EXERCISE BRIEF:
Collect from the data below each line with "California".

*** EXERCISE MATERIAL

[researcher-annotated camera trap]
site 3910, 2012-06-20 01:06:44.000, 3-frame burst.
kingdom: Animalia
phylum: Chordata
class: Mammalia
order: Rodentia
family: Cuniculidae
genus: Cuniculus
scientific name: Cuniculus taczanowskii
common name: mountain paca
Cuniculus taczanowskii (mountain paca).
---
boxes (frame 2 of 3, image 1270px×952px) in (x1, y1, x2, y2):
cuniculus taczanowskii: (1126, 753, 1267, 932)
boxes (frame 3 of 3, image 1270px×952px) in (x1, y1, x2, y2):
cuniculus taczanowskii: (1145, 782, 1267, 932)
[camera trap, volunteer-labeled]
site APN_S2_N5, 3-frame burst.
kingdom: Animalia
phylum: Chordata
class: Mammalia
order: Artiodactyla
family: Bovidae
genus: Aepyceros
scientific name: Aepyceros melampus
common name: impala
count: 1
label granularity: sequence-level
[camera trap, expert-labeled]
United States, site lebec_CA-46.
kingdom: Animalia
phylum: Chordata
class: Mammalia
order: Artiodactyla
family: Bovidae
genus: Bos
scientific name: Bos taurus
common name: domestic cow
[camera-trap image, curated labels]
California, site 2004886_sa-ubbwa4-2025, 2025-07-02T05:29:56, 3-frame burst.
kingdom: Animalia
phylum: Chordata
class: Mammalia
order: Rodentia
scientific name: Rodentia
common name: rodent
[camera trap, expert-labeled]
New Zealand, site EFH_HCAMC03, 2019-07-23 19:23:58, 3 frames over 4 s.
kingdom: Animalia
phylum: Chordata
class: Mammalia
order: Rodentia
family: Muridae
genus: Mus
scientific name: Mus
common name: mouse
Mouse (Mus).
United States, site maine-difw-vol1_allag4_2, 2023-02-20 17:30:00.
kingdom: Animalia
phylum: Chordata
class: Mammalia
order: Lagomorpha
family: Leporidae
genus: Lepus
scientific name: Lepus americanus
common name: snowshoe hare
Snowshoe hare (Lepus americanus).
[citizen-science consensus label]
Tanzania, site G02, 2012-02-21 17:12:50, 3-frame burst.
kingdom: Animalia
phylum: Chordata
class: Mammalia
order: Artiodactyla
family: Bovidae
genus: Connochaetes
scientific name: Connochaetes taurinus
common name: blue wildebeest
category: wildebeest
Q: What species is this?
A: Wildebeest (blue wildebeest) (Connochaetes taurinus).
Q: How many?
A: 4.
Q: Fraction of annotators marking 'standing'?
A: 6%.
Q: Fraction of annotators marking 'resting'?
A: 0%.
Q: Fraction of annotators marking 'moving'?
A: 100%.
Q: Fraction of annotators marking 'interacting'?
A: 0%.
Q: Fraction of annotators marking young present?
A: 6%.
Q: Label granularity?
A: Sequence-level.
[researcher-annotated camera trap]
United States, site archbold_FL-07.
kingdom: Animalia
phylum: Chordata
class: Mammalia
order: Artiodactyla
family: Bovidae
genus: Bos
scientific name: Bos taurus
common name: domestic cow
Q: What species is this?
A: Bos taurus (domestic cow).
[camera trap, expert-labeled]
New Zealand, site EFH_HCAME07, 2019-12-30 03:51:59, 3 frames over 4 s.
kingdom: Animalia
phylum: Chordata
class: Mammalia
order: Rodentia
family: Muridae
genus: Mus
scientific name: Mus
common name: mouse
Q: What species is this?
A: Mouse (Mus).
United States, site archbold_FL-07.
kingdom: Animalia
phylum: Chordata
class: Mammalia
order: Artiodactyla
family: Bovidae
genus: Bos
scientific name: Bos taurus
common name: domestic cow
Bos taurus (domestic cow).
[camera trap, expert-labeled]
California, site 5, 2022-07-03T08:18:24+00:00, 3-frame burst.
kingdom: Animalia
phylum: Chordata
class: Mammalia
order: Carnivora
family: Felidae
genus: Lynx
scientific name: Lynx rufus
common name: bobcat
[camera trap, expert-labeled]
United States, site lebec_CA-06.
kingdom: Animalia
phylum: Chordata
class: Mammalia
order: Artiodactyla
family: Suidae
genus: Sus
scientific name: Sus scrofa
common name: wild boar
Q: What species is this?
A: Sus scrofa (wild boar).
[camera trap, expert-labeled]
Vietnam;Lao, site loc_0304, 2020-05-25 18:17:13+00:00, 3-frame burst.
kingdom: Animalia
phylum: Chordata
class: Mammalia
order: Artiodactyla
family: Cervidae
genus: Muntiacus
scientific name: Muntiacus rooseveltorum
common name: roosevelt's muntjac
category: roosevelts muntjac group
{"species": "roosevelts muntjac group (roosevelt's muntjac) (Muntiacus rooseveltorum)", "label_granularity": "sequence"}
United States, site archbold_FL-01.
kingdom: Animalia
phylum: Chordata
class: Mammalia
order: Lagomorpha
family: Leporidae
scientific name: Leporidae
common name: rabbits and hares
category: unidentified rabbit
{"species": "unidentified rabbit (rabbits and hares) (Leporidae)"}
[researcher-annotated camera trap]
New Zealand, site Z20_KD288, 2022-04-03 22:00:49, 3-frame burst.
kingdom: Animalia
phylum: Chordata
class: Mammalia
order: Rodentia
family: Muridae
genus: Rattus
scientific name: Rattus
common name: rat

******

EXERCISE RESULT:
California, site 2004886_sa-ubbwa4-2025, 2025-07-02T05:29:56, 3-frame burst.
California, site 5, 2022-07-03T08:18:24+00:00, 3-frame burst.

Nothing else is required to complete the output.